We only accept the following methods of payment: cash, MASTERCARD OR VISA.  We do not accept DISCOVER or checks at the front desk. 

If you have a deductible plan, you are responsible for paying your medical expenses out of pocket until you reach the deductible.  After that you may still be responsible for a percentage of the cost (coinsurance) until you reach an out of pocket maximum. 

We will contact your insurance company prior to your appointment to determine whether your deductible or out of pocket maximum has been met.  If not,  we will be collecting payment from you at the time of service.  Failure to pay a deductible, coinsurance or copay at the time of service may result in the cancellation of your appointment and be considered a missed appointment.  There will also be a $15 late fee added to your account.  The costs for visits at our office is determined by your insurance company, and these rates can vary by plan.  We encourage all patients who have a deductible plan to enroll in a Health Spending Account (HSA). We accept HSA Visa and MasterCard for payment.

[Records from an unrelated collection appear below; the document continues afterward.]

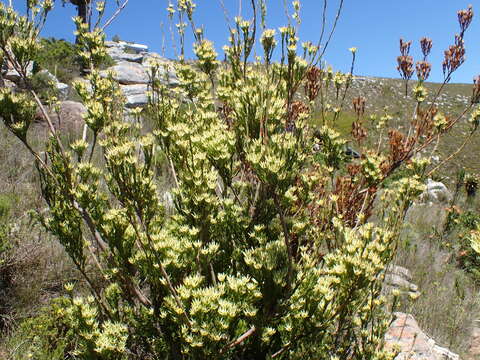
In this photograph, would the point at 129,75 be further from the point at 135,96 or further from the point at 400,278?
the point at 400,278

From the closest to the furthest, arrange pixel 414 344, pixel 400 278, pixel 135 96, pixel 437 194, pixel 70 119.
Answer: pixel 414 344, pixel 400 278, pixel 70 119, pixel 437 194, pixel 135 96

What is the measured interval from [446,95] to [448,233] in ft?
129

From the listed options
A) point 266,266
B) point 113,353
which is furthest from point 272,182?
point 113,353

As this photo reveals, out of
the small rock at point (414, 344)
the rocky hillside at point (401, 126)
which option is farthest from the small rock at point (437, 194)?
the small rock at point (414, 344)

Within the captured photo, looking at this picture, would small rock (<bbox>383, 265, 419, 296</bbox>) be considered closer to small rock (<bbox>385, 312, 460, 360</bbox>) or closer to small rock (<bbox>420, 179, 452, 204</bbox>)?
small rock (<bbox>385, 312, 460, 360</bbox>)

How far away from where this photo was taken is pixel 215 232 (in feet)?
7.90

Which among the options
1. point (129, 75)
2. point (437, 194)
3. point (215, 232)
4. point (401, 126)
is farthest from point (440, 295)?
point (129, 75)

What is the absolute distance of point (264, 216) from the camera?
2.40 m

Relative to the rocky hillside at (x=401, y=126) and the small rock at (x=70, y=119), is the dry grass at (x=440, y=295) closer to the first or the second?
the rocky hillside at (x=401, y=126)

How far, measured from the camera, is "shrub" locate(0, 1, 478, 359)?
5.91 feet

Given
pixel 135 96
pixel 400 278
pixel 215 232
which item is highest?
pixel 135 96

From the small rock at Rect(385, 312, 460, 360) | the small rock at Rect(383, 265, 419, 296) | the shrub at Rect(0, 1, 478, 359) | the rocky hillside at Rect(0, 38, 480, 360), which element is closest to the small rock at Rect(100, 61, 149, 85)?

Mailed checks returned for insufficient funds will result in a $25 returned check fee added to your account.


APPOINTMENTS: 

Your appointment time is reserved especially for you and it is your responsibility to notify us if you are unable to keep your scheduled appointment.  If you fail to notify us of cancellation at least 48 hours prior to a scheduled appointment, or if you do not show for a scheduled appointment, we will charge your account the full amount of the visit, ranging from $100-$175.  This fee is due prior to your next scheduled appointment.  This fee may be waived one time per calendar year in case of an emergency.  If there is a second emergency cancellation in a calendar year, you will be charged for the second cancellation.  In order to be compliant with our 48 hour cancellation policy, you must cancel your appointment by 5:00 pm two business days prior to the scheduled appointment.  For your convenience, we have a 24 hour answering machine; messages are time stamped and cancellation messages will need to be compliant with our policy.  If you are charged for three No Shows and/or Late Cancellations in one year, you will be subject to dismissal from the practice.

If you arrive late for a scheduled appointment, we reserve the right to reschedule your appointment and charge you for a missed appointment. 

MEDICATIONS: 

We require an office visit a minimum of every 3 months and will prescribe a maximum 3 month's supply of medications for non-controlled substances.  For controlled substances, we require an office visit every 30 days if the medication is being used regularly and not on an "as needed" basis. It is the responsibility of the patient to ensure our office is directly notified of medication refill requests ONE WEEK prior to running out of a medication.  We require that patients contact our office directly for requests and you may leave a message on our dedicated refill request line.   We do not process medication refill requests after hours, on weekends or holidays. 

 

Please ask if you have any questions regarding our office policies.  Please contact Member Services at your insurance company if you have questions about your insurance plan.